Sam also inscribed a menu for the above banquet in honor of the Governor to Mrs. Frank Lawrence:
“To Mrs. Lawrence with the best wishes of Mark Twain” [MTP: Phillips catalogs, May 17, 1979, Item 602]. Note: Frank Lawrence was president of the Club. This particular menu also signed by Theodore Roosevelt, Gov. Benjamin B. Odell, Jr., Josef Hofmann (the pianist), Chauncey Depew, St. Clair McKelway, R.S. MacArthur, and one other.
Jules Eckert Goodman of N.Y.C. wrote to Sam that he had the first two acts of JA as a play “entirely written and the remainder of the play in minute synopsis and scenario.” He was anxious to discuss it as soon as possible; could he have the privilege of an interview?
[MTP].
March 24 Sunday – Sam’s notebook:
“Get a box—$6. 3 p.m. Carnegie Concert” [NB 44 TS 7]. See ad insert.

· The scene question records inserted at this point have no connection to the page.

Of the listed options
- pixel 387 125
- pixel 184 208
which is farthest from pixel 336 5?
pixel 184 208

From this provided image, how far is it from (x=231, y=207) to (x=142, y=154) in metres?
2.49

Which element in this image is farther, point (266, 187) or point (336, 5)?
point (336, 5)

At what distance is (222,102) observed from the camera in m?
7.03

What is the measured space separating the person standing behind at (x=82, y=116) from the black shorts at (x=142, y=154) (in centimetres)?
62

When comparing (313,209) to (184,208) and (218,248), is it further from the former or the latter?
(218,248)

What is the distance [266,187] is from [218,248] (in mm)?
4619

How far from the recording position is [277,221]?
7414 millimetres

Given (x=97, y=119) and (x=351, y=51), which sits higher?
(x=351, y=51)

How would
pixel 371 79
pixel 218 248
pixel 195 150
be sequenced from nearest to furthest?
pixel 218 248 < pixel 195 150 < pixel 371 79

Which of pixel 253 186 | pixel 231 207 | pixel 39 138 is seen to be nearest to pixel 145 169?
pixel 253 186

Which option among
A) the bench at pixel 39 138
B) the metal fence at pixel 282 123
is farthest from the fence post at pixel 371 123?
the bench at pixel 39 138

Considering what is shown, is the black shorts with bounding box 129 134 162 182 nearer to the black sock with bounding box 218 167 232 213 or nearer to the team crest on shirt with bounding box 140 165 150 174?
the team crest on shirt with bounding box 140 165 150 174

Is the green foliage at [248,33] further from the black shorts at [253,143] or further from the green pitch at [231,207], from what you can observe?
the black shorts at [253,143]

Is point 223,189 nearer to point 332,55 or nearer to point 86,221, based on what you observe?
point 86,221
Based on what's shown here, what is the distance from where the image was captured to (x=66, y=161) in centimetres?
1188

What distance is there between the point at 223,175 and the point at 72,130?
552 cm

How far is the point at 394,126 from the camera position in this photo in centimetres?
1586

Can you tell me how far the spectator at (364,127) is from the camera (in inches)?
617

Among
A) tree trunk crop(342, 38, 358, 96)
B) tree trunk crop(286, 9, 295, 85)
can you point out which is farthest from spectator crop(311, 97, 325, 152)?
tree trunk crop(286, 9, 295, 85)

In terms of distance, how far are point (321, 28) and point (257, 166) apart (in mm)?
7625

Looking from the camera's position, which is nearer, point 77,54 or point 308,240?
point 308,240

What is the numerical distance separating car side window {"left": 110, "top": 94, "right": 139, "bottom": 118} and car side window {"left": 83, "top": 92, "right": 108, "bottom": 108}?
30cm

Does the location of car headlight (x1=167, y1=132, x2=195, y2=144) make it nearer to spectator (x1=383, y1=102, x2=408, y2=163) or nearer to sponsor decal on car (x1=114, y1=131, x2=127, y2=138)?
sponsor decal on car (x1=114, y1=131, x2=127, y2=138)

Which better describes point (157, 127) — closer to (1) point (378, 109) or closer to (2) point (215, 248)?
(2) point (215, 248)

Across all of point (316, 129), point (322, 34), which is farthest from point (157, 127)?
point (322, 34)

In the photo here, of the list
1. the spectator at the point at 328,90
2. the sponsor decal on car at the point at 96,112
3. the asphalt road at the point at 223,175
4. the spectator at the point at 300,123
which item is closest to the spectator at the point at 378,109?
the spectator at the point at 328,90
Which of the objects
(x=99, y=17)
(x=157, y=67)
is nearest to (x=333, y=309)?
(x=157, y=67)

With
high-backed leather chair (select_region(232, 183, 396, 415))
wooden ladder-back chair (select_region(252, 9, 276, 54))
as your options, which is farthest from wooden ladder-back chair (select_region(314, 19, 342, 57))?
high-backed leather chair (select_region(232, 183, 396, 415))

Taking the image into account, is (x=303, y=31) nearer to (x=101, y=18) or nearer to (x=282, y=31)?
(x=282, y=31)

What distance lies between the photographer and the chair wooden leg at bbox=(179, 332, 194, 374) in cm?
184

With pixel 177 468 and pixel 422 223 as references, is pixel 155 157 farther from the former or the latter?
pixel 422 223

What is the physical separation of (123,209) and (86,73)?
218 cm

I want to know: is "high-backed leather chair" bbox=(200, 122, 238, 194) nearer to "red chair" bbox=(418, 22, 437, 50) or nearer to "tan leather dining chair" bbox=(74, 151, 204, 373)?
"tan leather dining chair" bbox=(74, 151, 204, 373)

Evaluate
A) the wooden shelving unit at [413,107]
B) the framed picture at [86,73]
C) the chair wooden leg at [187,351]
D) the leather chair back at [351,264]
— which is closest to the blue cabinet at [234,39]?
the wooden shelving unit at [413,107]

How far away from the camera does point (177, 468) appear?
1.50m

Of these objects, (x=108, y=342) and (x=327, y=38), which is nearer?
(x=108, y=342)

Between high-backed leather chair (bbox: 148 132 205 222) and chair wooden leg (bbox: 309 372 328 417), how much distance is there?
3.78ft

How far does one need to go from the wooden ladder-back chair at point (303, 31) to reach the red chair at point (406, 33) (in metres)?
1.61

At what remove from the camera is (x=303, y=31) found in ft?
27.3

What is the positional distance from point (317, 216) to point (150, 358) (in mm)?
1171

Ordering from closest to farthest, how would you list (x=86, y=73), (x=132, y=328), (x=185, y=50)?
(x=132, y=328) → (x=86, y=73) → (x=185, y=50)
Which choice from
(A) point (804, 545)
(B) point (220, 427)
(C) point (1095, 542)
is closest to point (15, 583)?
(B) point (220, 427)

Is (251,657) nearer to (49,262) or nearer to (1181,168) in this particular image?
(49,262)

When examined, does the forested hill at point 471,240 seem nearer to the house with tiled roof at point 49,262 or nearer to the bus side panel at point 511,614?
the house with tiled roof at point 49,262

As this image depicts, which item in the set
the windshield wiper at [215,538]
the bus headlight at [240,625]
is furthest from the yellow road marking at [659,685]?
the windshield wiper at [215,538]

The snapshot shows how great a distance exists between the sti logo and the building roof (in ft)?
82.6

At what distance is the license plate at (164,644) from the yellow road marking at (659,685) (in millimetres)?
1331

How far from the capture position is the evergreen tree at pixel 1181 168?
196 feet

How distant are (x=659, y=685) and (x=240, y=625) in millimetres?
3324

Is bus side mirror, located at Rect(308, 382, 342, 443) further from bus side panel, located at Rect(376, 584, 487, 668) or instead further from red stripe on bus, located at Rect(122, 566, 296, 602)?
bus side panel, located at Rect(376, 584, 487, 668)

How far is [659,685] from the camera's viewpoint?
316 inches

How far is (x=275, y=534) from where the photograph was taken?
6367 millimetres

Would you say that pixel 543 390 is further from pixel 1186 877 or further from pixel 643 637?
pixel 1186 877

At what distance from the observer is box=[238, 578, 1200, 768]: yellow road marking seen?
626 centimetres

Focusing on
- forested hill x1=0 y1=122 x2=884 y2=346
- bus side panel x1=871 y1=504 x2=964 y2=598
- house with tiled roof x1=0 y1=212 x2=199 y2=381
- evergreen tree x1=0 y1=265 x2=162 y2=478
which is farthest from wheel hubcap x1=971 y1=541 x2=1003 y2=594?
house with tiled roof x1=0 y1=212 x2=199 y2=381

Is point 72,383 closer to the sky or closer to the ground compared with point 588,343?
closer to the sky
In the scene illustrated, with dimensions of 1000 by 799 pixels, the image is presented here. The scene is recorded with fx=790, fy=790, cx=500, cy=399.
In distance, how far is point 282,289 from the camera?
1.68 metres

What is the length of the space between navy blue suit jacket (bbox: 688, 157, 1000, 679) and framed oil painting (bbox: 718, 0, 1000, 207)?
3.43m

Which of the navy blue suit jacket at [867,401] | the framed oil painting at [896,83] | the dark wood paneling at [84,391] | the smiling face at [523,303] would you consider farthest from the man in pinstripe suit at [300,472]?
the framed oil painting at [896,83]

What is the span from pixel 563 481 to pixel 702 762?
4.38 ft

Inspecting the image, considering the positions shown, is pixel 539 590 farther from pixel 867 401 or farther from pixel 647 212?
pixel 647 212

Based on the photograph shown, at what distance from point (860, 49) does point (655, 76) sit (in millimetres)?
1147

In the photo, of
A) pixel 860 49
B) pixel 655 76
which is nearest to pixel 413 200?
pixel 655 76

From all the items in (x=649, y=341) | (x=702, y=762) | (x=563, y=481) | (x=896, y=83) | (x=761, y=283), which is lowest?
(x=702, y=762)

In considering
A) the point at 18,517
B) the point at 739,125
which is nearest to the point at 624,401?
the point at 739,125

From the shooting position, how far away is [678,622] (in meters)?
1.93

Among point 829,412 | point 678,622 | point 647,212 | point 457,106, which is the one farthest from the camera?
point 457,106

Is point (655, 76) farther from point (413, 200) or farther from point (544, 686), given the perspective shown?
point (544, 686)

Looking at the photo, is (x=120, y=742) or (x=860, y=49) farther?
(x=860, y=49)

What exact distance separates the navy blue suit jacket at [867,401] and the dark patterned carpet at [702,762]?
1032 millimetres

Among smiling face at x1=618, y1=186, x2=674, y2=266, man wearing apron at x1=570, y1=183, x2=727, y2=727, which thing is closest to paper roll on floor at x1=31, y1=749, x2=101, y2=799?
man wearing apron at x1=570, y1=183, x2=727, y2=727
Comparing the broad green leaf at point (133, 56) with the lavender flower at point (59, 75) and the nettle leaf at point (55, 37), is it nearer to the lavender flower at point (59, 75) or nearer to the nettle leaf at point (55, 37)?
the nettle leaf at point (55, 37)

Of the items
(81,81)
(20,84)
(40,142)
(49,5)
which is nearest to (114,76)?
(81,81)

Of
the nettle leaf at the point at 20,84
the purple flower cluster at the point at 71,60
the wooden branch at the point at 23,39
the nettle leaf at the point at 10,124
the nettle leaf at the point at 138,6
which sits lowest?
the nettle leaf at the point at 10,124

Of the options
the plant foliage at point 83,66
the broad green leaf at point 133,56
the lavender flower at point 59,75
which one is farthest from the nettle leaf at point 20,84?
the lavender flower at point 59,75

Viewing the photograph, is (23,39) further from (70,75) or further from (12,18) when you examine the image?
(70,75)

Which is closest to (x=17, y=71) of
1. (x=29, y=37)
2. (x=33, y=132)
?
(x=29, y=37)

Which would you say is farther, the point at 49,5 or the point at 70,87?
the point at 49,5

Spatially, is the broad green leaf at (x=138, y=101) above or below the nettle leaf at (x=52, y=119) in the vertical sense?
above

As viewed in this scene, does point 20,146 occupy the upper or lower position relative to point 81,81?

At 1410 W. 10th in N.Y.C., Sam wrote to John Y. MacAlister in London. George Harvey was sailing for London and had invited Sam to cross with him. Sam’s letter introduced Harvey to
MacAlister. “Tell him how the Plasmon business is going, won’t you?” he wrote. Sam noted that H.H.
Rogers had also invited Sam to sail with him to England but he couldn’t get away [MTP].
Sam also wrote a postcard to Frances A. Ramsay, stenographer in N.Y.C. “If you could come about 2.30 or
3 tomorrow— / Very truly yours / SL. Clemens” [MTP].
An unidentified person wrote an undecipherable postcard to Sam [MTP].
SLC used mourning border for most letters from Susy’s death on, then from Livy’s death on.